● Problem to solve: A line belongs in the answer if it contains "suggesting"; copy every such line from the entries below.

============================================================

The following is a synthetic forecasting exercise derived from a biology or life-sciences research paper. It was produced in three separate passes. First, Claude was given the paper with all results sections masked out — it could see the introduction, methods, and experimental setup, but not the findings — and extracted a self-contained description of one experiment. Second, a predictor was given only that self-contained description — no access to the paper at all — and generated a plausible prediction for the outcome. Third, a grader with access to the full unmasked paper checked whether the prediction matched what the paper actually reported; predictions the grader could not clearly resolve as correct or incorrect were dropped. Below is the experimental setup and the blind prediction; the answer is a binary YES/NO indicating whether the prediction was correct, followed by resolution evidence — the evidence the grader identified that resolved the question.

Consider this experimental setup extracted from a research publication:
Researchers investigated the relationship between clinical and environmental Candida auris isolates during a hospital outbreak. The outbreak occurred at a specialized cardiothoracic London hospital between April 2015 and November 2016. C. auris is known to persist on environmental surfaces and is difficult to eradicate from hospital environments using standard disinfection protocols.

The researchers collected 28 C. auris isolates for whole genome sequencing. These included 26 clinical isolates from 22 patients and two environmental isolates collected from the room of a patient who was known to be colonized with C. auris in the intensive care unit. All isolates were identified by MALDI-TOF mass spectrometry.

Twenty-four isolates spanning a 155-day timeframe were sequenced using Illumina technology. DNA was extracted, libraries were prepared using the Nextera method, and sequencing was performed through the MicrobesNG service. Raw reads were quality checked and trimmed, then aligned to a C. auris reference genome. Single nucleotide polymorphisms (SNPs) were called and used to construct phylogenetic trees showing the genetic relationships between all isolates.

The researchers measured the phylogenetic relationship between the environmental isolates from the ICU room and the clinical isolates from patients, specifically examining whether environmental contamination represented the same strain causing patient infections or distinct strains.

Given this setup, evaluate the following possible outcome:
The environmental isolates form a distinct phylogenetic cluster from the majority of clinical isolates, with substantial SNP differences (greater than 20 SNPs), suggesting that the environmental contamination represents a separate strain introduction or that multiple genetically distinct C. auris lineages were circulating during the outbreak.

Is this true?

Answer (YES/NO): NO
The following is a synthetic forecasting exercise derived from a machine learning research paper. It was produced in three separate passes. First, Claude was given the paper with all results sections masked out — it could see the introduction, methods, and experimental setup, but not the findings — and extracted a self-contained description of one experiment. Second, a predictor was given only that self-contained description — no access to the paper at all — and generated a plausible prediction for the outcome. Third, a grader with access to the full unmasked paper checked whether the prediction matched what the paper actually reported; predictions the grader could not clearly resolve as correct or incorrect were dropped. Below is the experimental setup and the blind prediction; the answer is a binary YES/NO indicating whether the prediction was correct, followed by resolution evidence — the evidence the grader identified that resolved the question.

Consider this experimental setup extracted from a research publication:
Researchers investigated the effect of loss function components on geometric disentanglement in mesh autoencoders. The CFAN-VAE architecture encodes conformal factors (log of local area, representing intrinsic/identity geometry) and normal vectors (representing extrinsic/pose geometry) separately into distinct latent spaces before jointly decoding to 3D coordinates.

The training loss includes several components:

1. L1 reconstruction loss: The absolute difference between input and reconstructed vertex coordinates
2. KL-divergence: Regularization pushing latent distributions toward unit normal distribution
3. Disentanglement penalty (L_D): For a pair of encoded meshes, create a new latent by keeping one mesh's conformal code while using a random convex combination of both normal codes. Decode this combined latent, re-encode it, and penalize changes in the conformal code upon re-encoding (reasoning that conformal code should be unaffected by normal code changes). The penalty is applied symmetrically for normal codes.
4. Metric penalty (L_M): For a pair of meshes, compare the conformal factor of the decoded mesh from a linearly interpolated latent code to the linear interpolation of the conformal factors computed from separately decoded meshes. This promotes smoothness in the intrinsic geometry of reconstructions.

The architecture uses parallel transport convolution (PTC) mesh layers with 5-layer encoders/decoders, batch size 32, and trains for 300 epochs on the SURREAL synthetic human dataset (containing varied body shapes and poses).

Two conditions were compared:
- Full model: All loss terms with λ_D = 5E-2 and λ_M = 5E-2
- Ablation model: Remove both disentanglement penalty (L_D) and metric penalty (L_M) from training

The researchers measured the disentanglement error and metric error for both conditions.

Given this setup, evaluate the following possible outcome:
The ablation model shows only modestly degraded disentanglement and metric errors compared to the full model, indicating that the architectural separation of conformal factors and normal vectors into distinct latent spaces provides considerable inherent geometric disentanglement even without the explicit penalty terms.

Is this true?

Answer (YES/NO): NO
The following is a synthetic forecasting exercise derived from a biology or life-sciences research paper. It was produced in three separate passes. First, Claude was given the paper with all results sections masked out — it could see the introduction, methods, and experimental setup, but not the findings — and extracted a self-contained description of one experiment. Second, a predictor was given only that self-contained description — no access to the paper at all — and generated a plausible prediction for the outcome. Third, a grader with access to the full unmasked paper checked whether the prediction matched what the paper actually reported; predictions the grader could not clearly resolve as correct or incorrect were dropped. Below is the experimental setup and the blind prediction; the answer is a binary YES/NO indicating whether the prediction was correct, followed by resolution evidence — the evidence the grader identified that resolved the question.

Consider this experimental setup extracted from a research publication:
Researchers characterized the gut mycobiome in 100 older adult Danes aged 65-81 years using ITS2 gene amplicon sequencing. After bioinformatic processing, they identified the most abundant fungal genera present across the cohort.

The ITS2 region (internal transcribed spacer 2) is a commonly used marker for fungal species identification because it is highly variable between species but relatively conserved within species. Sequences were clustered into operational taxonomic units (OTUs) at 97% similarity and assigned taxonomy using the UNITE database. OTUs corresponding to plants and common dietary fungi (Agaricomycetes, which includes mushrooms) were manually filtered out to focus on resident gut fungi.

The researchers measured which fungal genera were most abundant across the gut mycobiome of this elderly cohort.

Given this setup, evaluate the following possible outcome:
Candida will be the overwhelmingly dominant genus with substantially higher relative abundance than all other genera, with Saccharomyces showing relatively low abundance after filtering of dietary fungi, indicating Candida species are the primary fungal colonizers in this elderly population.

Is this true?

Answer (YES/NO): NO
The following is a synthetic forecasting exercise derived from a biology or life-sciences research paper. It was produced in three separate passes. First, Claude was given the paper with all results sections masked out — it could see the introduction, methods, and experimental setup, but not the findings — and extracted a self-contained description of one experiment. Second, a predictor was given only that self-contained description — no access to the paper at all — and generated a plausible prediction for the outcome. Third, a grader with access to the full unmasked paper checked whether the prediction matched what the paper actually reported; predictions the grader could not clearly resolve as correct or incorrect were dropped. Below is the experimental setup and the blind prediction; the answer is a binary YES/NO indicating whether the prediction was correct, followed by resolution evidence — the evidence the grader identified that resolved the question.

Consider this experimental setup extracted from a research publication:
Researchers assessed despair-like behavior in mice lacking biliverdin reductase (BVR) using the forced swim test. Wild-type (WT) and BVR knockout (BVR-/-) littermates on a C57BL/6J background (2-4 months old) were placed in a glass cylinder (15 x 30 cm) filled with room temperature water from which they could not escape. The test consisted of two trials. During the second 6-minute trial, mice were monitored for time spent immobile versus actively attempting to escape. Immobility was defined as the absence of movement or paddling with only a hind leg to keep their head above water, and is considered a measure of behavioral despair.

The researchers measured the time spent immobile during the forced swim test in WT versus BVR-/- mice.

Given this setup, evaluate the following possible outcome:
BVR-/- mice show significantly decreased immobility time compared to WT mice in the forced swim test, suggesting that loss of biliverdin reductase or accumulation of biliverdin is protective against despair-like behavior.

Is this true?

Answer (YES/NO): NO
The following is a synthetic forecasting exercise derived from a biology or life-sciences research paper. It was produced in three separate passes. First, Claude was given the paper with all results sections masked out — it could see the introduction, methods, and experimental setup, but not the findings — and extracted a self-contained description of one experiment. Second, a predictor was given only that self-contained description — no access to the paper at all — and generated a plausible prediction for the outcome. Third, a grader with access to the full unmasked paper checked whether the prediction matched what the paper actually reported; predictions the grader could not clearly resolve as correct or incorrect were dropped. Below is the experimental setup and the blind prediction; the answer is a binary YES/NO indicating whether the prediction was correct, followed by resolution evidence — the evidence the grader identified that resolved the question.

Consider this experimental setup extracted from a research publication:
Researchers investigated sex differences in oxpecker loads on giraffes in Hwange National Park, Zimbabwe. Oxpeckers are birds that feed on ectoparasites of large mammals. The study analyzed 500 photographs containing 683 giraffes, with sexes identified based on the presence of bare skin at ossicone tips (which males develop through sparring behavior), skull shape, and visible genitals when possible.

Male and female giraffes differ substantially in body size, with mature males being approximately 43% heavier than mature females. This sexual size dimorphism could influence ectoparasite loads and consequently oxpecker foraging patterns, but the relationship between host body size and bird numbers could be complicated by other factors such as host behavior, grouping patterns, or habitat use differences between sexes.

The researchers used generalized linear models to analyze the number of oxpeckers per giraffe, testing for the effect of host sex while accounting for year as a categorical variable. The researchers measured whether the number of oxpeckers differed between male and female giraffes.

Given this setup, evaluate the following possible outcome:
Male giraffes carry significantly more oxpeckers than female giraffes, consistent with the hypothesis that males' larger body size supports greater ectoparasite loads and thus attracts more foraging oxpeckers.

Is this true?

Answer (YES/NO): YES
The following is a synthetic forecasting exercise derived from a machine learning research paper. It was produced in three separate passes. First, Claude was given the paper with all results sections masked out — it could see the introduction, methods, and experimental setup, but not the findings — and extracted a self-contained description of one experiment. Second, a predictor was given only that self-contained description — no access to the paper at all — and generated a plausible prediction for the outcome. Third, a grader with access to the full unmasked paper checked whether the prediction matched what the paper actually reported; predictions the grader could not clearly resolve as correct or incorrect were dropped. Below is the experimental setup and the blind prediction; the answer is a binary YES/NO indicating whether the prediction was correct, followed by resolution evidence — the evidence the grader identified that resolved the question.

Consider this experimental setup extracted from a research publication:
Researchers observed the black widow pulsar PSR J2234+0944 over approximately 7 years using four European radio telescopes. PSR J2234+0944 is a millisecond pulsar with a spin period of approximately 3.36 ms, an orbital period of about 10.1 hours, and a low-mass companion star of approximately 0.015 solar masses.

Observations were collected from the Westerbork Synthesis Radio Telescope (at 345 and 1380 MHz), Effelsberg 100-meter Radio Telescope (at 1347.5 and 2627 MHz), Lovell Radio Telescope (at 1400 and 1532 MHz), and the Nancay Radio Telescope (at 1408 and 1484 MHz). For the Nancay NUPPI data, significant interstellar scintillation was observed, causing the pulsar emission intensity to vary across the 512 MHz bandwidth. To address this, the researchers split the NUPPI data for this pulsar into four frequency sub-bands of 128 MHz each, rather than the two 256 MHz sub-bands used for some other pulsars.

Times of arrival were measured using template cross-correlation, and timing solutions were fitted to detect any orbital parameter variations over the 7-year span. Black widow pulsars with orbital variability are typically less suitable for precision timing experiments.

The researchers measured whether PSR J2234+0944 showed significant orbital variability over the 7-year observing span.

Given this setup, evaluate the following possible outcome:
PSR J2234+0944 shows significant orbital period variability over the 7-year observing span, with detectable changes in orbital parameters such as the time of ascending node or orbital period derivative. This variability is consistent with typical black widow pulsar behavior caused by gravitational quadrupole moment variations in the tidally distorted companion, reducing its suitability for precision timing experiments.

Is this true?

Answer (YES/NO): NO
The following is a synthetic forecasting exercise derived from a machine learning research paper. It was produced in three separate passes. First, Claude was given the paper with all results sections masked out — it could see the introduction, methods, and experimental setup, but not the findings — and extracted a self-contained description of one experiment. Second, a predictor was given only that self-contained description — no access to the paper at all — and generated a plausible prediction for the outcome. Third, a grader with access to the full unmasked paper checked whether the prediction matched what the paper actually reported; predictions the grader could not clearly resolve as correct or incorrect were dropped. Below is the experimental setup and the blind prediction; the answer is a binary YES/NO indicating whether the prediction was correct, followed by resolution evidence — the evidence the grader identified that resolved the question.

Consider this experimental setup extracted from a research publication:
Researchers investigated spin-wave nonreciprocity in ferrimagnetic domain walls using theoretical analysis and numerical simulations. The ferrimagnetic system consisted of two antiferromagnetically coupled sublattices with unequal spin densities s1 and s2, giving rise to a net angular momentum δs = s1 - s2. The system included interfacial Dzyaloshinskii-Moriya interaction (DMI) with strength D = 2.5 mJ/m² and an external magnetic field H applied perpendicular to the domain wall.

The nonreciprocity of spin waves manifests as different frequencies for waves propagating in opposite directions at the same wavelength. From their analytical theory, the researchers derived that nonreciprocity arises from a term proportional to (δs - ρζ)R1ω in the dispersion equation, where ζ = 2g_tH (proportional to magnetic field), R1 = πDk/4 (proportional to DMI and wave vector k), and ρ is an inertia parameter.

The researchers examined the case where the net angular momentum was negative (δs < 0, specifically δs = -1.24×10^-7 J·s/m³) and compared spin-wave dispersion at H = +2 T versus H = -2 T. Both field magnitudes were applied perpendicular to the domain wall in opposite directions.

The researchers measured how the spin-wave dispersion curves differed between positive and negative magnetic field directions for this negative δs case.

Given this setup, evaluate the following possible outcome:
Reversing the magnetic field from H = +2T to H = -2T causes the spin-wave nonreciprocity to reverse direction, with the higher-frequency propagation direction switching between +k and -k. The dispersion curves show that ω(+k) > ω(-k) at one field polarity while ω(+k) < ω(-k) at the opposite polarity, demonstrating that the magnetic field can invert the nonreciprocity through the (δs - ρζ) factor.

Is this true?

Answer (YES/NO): YES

============================================================

● Exercise result:
The environmental isolates form a distinct phylogenetic cluster from the majority of clinical isolates, with substantial SNP differences (greater than 20 SNPs), suggesting that the environmental contamination represents a separate strain introduction or that multiple genetically distinct C. auris lineages were circulating during the outbreak.
BVR-/- mice show significantly decreased immobility time compared to WT mice in the forced swim test, suggesting that loss of biliverdin reductase or accumulation of biliverdin is protective against despair-like behavior.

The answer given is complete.